The Spanish daily said the kidnapping was initially kept quiet at the request of the men's families.
Many kidnappings have been played down in the hope of aiding negotiations.
The journalists are expected back in Madrid on Sunday, the paper said.
In December, 13 major international news organisations signed a letter urging Syrian rebel groups to stop kidnapping journalists, and to free those who are currently held.
Correspondents say ISIS assumes that all foreign journalists and aid workers in Syria are spies and has issued orders to arrest them.
The high risk of kidnapping has made many rebel-held areas of Syria no-go areas for most foreign journalists.
The Free Syrian Army's political wing - the Syrian National Coalition - says it is committed to protecting journalists, and securing the release of hostages.
Mr Espinosa has been a Middle East correspondent for El Mundo since 2002 and is based in Beirut.

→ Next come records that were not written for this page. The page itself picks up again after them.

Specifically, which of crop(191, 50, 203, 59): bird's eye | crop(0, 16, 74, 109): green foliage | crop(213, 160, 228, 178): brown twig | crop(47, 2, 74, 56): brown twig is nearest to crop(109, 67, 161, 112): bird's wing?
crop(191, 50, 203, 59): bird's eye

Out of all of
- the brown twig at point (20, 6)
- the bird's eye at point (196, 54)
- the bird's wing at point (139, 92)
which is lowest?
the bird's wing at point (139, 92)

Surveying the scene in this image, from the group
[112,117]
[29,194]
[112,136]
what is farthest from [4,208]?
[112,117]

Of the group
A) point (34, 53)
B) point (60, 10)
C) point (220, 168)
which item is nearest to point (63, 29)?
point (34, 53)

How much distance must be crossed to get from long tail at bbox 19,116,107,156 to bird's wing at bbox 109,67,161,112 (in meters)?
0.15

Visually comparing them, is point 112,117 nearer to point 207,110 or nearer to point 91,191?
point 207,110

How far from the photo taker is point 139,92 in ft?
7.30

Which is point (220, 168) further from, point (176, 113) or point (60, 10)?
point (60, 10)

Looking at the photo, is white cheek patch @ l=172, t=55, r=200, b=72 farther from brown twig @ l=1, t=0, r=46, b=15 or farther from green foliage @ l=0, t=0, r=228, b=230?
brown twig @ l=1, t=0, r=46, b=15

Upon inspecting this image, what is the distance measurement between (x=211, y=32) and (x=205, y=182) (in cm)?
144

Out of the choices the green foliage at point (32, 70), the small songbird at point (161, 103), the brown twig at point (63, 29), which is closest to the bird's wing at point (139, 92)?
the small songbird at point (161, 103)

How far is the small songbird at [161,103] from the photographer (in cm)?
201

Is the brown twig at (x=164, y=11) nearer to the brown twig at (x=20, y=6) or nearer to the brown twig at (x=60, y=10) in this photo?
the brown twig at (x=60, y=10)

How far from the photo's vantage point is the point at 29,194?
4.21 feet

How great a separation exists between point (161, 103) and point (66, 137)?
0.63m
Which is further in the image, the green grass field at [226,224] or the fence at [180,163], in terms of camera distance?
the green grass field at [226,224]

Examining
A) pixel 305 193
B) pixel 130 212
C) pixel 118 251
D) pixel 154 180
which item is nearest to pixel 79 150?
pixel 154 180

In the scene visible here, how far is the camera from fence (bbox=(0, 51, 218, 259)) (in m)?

Mr Vilanova has worked for various news outlets including the New York Times, the Washington Post and the AFP news agency.
The group Reporters Without Borders has called Syria the most dangerous country for journalists.
It says 17 foreign journalists and more than 20 Syrian news providers are currently being held hostage by rebel groups or are missing, while about 40 Syrian professional and citizen journalists are being held by the government.
Many others have gone missing since the conflict began in March 2011.
More than 100,000 people have died since rebels took up arms against Syrian President Bashar al-Assad.
The conflict has displaced five million inside the country and created another two million refugees.